#### Material to process ####

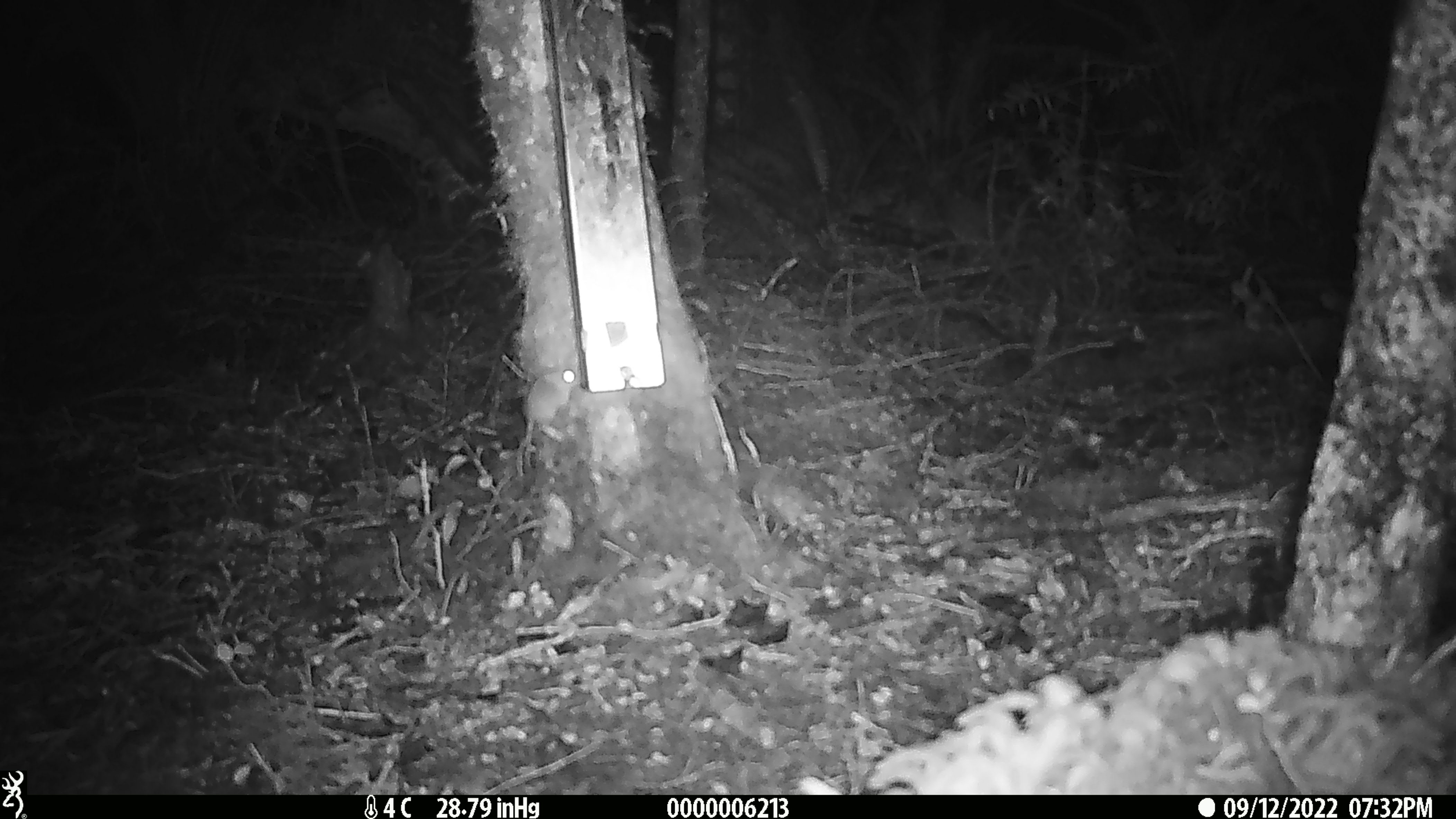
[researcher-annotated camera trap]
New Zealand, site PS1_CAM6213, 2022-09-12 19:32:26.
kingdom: Animalia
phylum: Chordata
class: Mammalia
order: Rodentia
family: Muridae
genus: Mus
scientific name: Mus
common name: mouse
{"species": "mouse (Mus)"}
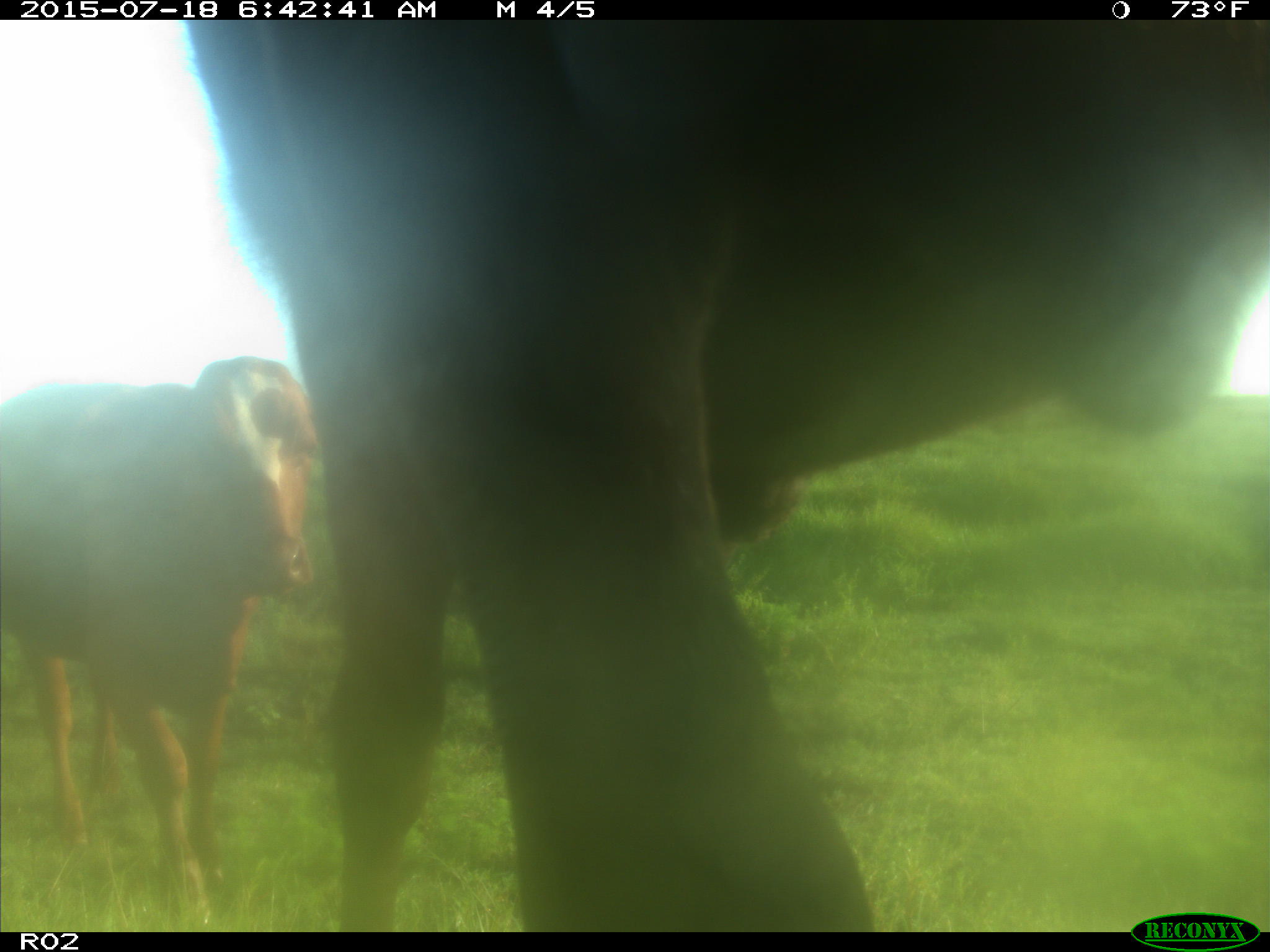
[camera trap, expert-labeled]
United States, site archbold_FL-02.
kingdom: Animalia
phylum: Chordata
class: Mammalia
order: Artiodactyla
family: Bovidae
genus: Bos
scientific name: Bos taurus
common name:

####

**Exercise brief**.
Reproduce the data word for word without its images.

**Your solution**.
[researcher-annotated camera trap]
New Zealand, site PS1_CAM6213, 2022-09-12 19:32:26.
kingdom: Animalia
phylum: Chordata
class: Mammalia
order: Rodentia
family: Muridae
genus: Mus
scientific name: Mus
common name: mouse
{"species": "mouse (Mus)"}
[camera trap, expert-labeled]
United States, site archbold_FL-02.
kingdom: Animalia
phylum: Chordata
class: Mammalia
order: Artiodactyla
family: Bovidae
genus: Bos
scientific name: Bos taurus
common name:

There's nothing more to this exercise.